5ª APARIÇÃO – 13 de Setembro de 1917.

         Dia 13 de Setembro de 1917. Ao aproximar-se a hora, lá fui com a Jacinta e o Francisco, entre numerosas pessoas que a muito custo nos deixavam andar...
Chegamos por fim à Cova da Iria, junto da carrasqueira, e começamos a rezar o terço com o povo. Pouco depois vimos o reflexo da luz e a seguir Nossa Senhora sobre azinheira.

- Continuem a rezar o terço, para alcançarem o fim da guerra. Em Outubro virá também Nosso Senhor, Nossa Senhora das Dores e do Carmo, São José com o Menino Jesus para abençoarem o mundo. Deus está contente com os vossos sacrifícios, mas não quer que durmais com a corda. Trazei-a só durante o dia.

- Têm-me pedido para Lhe pedir muitas coisas, a cura de alguns doentes, dum surdo-mudo.

- Sim, alguns curarei; outros não. Em Outubro farei o milagre para que todos acreditem.
        
E começando a elevar-se, desapareceu como de costume.

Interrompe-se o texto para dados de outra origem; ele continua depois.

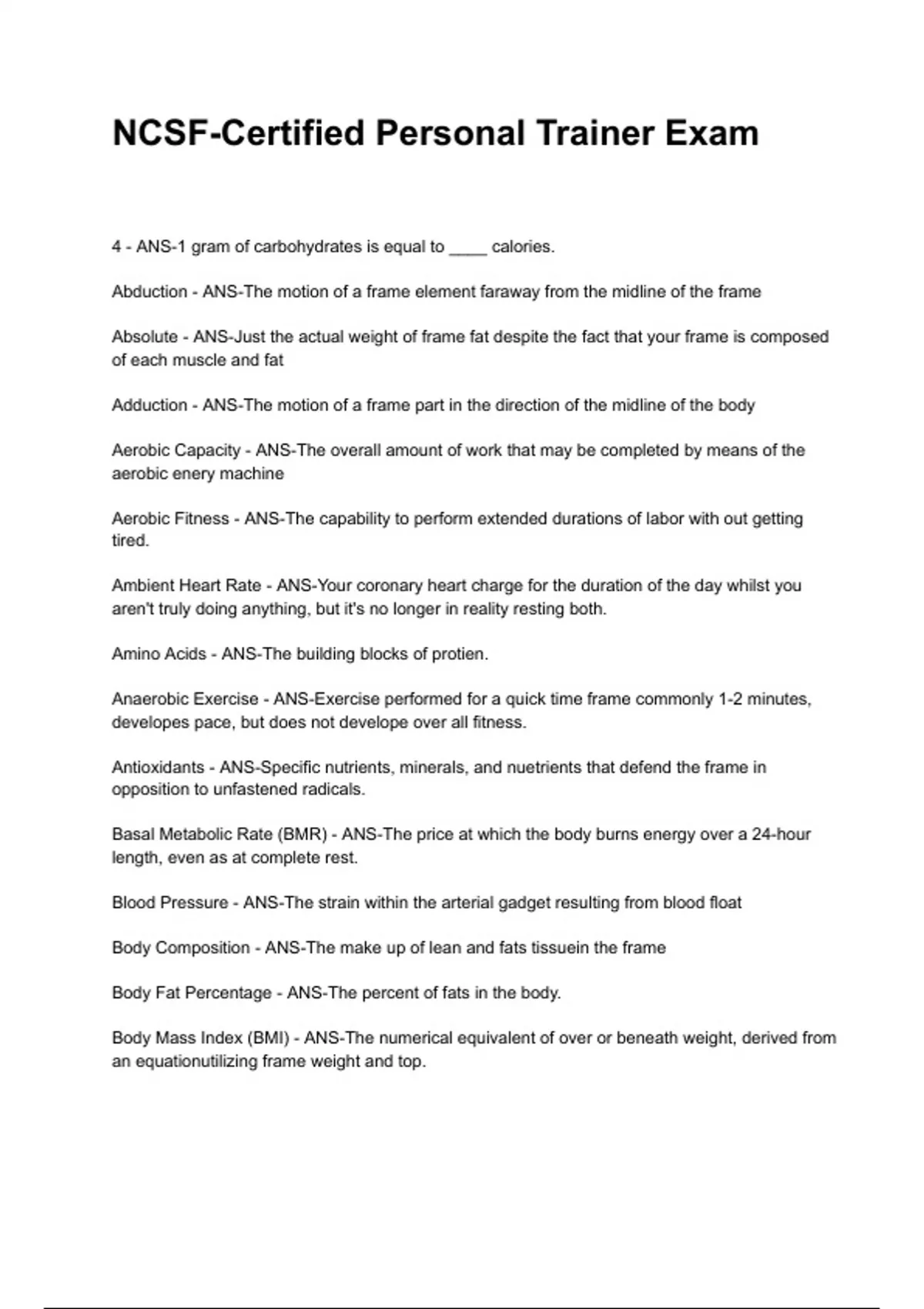 NCSF-Certified Personal Trainer Exam

4 - ANS-1 gram of carbohydrates is equal to ____ calories.

Abduction - ANS-The motion of a frame element faraway from the midline of the frame

Absolute - ANS-Just the actual weight of frame fat despite the fact that your frame is composed of each muscle and fat

Adduction - ANS-The motion of a frame part in the direction of the midline of the body

Aerobic Capacity - ANS-The overall amount of work that may be completed by means of the aerobic enery machine

Aerobic Fitness - ANS-The capability to perform extended durations of labor with out getting tired.

Ambient Heart Rate - ANS-Your coronary heart charge for the duration of the day whilst you aren't truly doing anything, but it's no longer in reality resting both.

Amino Acids - ANS-The building blocks of protien.

Anaerobic Exercise - ANS-Exercise performed for a quick time frame commonly 1-2 minutes, developes pace, but does not develope over all fitness.

Antioxidants - ANS-Specific nutrients, minerals, and nuetrients that defend the frame in opposition to unfastened radicals.

Basal Metabolic Rate (BMR) - ANS-The price at which the body burns energy over a 24-hour length, even as at complete rest.

Blood Pressure - ANS-The strain within the arterial gadget resulting from blood float

Body Composition - ANS-The make up of lean and fats tissuein the frame

Body Fat Percentage - ANS-The percent of fats in the body.

Body Mass Index (BMI) - ANS-The numerical equivalent of over or beneath weight, derived from an equationutilizing frame weight and top.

6ª APARIÇÃO – 13 de Outubro de 1917.

         Conta Irmã Lúcia:
Tinha-se espalhado o boato que as autoridades haviam decidido fazer explodir uma bomba junto de nós, no momento da aparição. Não concebi, com isso, medo algum, e falando a meus primos, dissemos:
- Mas que bom, se nos for concebida a graça de subir dali com Nossa Senhora para o Céu!
         No entanto meus pais assustaram-se e pela primeira vez quiseram acompanhar-me, dizendo:
- Se a minha filha vai morrer, eu quero morrer a seu lado.
         Meu pai levou-me então pela mão até o local das aparições, mas desde o momento da aparição não o voltei mais a ver até que me encontrei à noite no seio da família.
         Pelo caminho as cenas do mês passado, porém mais numerosas e comovedoras. Nem a lamaceira dos caminhos impedia essa gente de se ajoelhar na atitude mais humilde e suplicante.
         Chegados à Cova da Iria junto da carrasqueira, levada por um movimento interior, pedi ao povo que fechasse os guarda-chuvas para rezarmos o terço. Pouco depois vimos o reflexo da luz e em seguida Nossa Senhora sobre a carrasqueira.

- Que é que Vossemecê quer?

- Quero dizer-te que façam aqui uma capela em minha honra.
  "Sou a Senhora do Rosário". Que continuem sempre a rezar o terço todos os dias. A guerra vai acabar e os militares voltarão em breve para suas casas.

- Eu tinha muitas coisas para lhe pedir. Se curava uns doentes e se convertia uns pecadores, etc.
         Respondeu-me dizendo:

- Uns sim, outros não. É preciso que se emendem, que peçam perdão dos seus pecados.

E tomando um aspecto triste:

- Não ofendam mais a Deus Nosso Senhor, que já está muito ofendido.